7. In this behalf we might usefully refer to a decision of this Court in Organo chemicalIndustriesAnother v. Union of India Others. : (1979)IILLJ416SC In this case Section 14B of the Employees Provident Fund and Miscellaneous Provisions Act. 1952 which conferred power up on the Central Provident Fund Commissioner to levy and Lover punitive damages from a defaulting employer was challenged on the ground that with in the limit of 100%of the defaulted amount it conferred naked and unguided power on the Commissioner to impose any quantum of damages as he fancied that no reasons were required to be given by him for such imposition and that no appellate or revisional review was prescribed against, any adverse order that may he made by him and as such the section was violative of Article 14 of Constitution. Negativing the contention this Court took the view that the power under the section had been conferred upon one of the highest officials of the Government, that the power to impose damages on a party after hearing him was a quasi-judicial one that observance of requirements of natural justice was implicit in such jurisdiction that one desideratum thereof was spelling out of the reasons for the order to be made, that giving of reasons ensured rational action on the part of the Officer because reasons implied relevant reasons necessitating the application of mind on the part of the Officer only to pertinent and germane material on record and that once reasons were set out the order readily exposed itself to the writ jurisdiction of the Court so that perversity, illiteracy, extraneous influence, malafides and other blatant infirmities got caught and corrected.
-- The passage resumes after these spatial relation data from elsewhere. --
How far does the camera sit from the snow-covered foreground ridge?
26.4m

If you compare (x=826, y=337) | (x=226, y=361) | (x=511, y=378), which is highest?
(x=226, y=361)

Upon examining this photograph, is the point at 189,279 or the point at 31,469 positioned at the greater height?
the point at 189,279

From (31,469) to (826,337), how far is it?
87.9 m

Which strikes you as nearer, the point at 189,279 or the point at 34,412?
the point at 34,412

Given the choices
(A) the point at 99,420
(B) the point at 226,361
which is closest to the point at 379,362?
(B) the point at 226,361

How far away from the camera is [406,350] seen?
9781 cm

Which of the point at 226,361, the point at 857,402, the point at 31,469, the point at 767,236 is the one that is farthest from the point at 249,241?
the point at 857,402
Under such a circumstances this Court held that the needs of the factual situation and the legal milieu were such that the absence of appellate review in no way militated against the justice and reasonableness of the provision and that the argument of arbitrariness on this score was untenable.
8. In the instant case on an examination of the Scheme of the Act as also the purpose sought to be achieved by Section 54 it will appear clear that the topic of making of town planning schemes is dealt with in Sections 21 to 53 while Section 54 (and some of the following Sections like 55 and 71 to 78) deal with the aspect of the execution of town planning schemes and it is at the stage of execution of a town planning scheme that the power of summary eviction of occupants who have ceased to be entitled to occupy the plots in their occupation has been conferred upon the Local Authority itself-a highly responsible body, and that the power is required to be exercised by it in objective manner (it is to be found by reference to the Final Scheme and its interpretation whether the occupants are occupying lands which they are no; entitled to occupy). Further we are in agreement with the High Court that the power conferred upon the Local Authority is a quasi-judicial power which implies that the same has to be exercised after observing the principles of natural justice, that is to say, the decision that the occupants are not entitled to occupy the plots in their occupation has to be arrived at after hearing such occupants and that too by passing a speaking order which implies giving of reasons and that ensures the application of mind to only germane or relevant material on the record eschewing extraneous based on any extraneous, non-germane, irrelevant or malafide consideration would be subjects to the writ jurisdiction of court. Having regard to these aspects, mere absence of corrective machinery by way of appeal or review would not in our view render the provision invalid.
9. In the result the appeals are dismissed with no order as to costs.